I don't know do much about automatic pistol cartridges but I would think that a cartridge that has a shoulder would be a more reliable design for the reason that there is a shoulder to headspace againced instead of relieing on the case mouth to get the job done. Does the 357 sig headspace on the shoulder or does it use the mouth like most other automatic pistol rounds?


----------



## Bore.224

NDTerminator said:


> BTW, I'm firmly in the big bullet/moderate velocity camp and have had a love affair with the 45ACP for roughly 30 years now. Make mine a 1911 in 45ACP, thanks much.
> 
> The 357 SIG has not yet seen enough combat to get an idea if it will turn out to be a good choice for personal defense...


Speed kills, also the .45 ACP has allot more muzzle jump and is an old outdated cartridge that is left over from the blackpowder mind set that when slow moving bullets could only be improved by making them bigger! Now with modern propellants we are seing power from handguns that was unheard of back when the .45 's were born! 300 ft lbs was considered a very powerful cartridge for defence at the turn of the century not the last century but the one before that oke:

Varminthuntr dont let the .45 curse get you, it looks like its way to late for NDTerminator don't listen to gunrighters or the old fat guy at the range. Stick with modern stuff it will shoot straiter and hit harder :beer:

.45 fans will discredit every new cartridge by saying it is not battle proven they will do anything to prolong the life of the old .45 ACP and .45 Colt. Back in the 80's anyone with a brain Knew the 9mm "Wondernines" put the 1911 out to pasture.
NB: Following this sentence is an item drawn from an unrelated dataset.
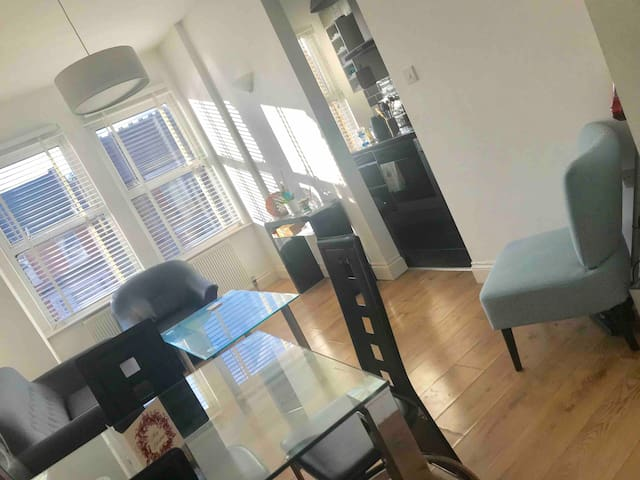 Two stunning double rooms in Hanwell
BTW the .357 sig is an excellent cartridge accurate and hard hiting 500 + ft lbs in standard loadings allot less muzzel flash than a .357 Magnun and less recoil and you don't give up much on power.


----------



## Burly1

I am totally amazed that Bore.224 would think that his knowledge of firearms and their use would have any credibility at all, when compared to the opinions of a SWAT team commander/trainer who has also trained law enforcement and military in firearms use for thirty years. 
You can read all the stories you like. you can memorize ballistics tables until you are able to recite them in your sleep. You can punch holes in paper until the cows come home. The only thing that really carries any weight in the real world are the experiences of those who have been there and done that. 
To answer the original post; a short straight walled cartridge, whether it is a .45 or a 9mm, is less prone to feeding and extraction problems than a cartridge with a pronounced shoulder. Rather than providing a smoother transition into a chamber, the shoulder provides an additional opportunity for the cartridge to hang up whether entering or exiting a chamber. Ballistics of the new cartridge are impressive. There may not be a better platform available than the Sig Pistol. If you have the coin and the want, I suspect you could do a lot worse. I like what a .45 is and does. It's not for everyone, but there are sure a lot of highly experienced folks out there who agree with me. As a primary defense weapon, a .45 ACP is very good indeed. Burl


----------



## Bore.224

Burly1 said:


> I am totally amazed that Bore.224 would think that his knowledge of firearms and their use would have any credibility at all, when compared to the opinions of a SWAT team commander/trainer who has also trained law enforcement and military in firearms use for thirty years.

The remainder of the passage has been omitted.